**Task directions**
In the data below, which lines contain "affiliation"? List them by copying each one.

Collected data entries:
+++
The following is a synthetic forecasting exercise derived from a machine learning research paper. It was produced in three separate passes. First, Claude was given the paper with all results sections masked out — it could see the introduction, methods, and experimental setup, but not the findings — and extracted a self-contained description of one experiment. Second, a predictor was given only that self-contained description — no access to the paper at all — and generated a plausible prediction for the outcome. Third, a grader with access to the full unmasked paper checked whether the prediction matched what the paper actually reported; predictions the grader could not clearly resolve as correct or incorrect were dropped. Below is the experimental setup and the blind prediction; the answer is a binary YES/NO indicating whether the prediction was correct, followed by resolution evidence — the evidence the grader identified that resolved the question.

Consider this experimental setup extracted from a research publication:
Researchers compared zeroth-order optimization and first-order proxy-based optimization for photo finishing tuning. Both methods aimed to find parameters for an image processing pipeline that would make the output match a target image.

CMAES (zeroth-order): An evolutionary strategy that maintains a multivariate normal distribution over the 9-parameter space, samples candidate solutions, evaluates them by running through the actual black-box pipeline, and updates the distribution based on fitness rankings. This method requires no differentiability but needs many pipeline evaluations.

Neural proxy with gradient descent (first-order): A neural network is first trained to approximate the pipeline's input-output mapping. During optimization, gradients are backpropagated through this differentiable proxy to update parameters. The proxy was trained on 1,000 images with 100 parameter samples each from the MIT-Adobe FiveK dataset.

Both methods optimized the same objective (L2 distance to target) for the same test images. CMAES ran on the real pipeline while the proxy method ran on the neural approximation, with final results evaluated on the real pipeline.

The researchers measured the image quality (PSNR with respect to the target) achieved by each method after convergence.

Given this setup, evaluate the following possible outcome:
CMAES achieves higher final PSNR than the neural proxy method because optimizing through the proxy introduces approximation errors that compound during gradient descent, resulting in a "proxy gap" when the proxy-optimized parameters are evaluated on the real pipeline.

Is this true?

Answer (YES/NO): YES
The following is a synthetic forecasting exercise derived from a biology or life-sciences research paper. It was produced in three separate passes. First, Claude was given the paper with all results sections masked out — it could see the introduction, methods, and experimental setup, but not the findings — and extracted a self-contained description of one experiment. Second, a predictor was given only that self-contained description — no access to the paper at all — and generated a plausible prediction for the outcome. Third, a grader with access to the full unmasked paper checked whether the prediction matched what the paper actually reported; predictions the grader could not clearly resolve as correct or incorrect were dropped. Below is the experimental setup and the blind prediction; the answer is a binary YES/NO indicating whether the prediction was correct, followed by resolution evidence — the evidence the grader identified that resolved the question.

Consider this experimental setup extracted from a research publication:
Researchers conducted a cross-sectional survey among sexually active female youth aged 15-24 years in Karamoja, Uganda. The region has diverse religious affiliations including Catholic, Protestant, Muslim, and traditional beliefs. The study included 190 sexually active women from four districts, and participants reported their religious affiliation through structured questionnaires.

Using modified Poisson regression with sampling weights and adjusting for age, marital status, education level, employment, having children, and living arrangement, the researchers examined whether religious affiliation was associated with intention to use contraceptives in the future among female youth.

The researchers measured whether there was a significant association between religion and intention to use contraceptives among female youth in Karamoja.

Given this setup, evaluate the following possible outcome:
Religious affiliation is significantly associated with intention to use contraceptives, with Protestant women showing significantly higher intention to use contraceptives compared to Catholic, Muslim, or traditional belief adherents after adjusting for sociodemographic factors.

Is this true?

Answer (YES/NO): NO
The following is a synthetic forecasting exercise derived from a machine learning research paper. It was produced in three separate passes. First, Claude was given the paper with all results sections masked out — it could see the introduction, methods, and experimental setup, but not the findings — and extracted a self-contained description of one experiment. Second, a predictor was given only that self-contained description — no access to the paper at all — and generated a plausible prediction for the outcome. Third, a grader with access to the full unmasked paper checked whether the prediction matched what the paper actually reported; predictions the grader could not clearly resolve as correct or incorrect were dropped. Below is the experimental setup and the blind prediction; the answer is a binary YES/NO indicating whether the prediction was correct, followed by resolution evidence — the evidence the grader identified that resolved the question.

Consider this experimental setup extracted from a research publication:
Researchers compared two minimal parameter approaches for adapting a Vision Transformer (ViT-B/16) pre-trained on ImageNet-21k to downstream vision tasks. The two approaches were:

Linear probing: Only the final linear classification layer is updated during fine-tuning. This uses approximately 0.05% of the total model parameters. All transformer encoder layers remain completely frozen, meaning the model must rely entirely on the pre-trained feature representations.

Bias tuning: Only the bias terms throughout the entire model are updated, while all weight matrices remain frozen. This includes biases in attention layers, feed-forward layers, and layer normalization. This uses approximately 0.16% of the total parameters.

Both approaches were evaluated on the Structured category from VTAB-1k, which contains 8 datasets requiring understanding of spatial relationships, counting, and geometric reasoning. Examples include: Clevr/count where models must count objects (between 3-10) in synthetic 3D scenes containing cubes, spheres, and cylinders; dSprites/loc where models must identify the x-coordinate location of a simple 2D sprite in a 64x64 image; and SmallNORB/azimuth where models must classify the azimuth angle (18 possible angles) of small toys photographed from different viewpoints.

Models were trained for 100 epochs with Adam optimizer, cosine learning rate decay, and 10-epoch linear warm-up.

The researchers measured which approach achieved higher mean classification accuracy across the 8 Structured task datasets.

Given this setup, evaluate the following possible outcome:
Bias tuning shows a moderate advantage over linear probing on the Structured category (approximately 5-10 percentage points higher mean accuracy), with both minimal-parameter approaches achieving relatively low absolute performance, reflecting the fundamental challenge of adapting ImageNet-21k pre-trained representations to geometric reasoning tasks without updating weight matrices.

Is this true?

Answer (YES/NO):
+++
**Reply**
Researchers conducted a cross-sectional survey among sexually active female youth aged 15-24 years in Karamoja, Uganda. The region has diverse religious affiliations including Catholic, Protestant, Muslim, and traditional beliefs. The study included 190 sexually active women from four districts, and participants reported their religious affiliation through structured questionnaires.
Using modified Poisson regression with sampling weights and adjusting for age, marital status, education level, employment, having children, and living arrangement, the researchers examined whether religious affiliation was associated with intention to use contraceptives in the future among female youth.
Religious affiliation is significantly associated with intention to use contraceptives, with Protestant women showing significantly higher intention to use contraceptives compared to Catholic, Muslim, or traditional belief adherents after adjusting for sociodemographic factors.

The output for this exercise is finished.